It is possible to embed and retrieve the information into digital image, if the quality is not a concern [17]--[19] or loss of quality may be accepted in certain regions. The key point of the research is to verify the influence of information embedding into the image when introduced artifacts are unacceptable.

The embedding is performed into JPEG 2000 image using unmodified scheme, presented in [19], when the annotation and the region of annotation (ROA) are not separated spatially.

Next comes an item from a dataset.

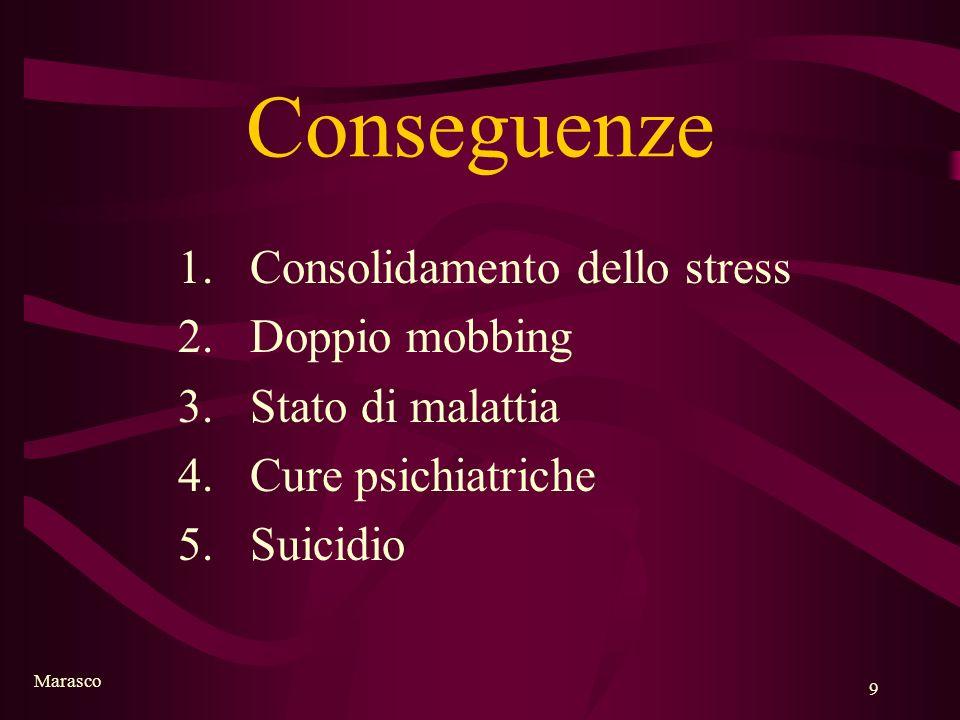 Conseguenze Consolidamento dello stress Doppio mobbing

The embedded structure of ROA contains information of the annotation, graphical finder patterns and error-correcting codes. The research uses 2D barcode symbology as a carrier, reassembling DataMatrix finder pattern and specially crafted message area. The initial consideration were made on using standard DataMatrix symbology, but as no public encoder and decoder were available, a simulated one has to be used.

The most promising candidate seems to be QR symbology. Minimal size of QR 2D barcode is 25 x 25 px and it needs additional 4 px margin, which could be reduced to 1 or 2 px, in the case of success. In this case it can transmit 20 to 47 characters, as defined by the level of error correction [17]. This size of barcode is too large to embed into lower levels of DWT decomposition, but more compact version, called "Micro QR" [18] could be used. Micro QR can transmit from 6 to 11 alphanumeric symbols in its smallest size of 13 x 13 px and having additional 2 px margin, and this is comparable to the 2D symbology used in the research.

Three publicly available images--"Lena", "Boats" and "Goldhill" were taken to evaluate the results. Every image is compressed using JPEG 2000 image compression and a single annotation of 50 symbols was embedded to the selected region (the principal part of the image). This is simulation of natural workflow, when the image is acquired, compressed and saved, but annotations are placed later on, in the next step.

Image quality is evaluated using IW-SIM and MS-SSIM criteria, similarity index of 0.75 is treated as "satisfactory". VIF quality criteria was not used due to the lack of research of what minimal index values are to be treated as "satisfactory".


As in [19], the embedding scheme is reliable enough to carry additional information, embedded into digital image. Image quality metrics for compression ratios up to 1:50 is not lower than 0.7 when compared to the original image and is around 0.9 ... 0.98 when compared to the compressed one.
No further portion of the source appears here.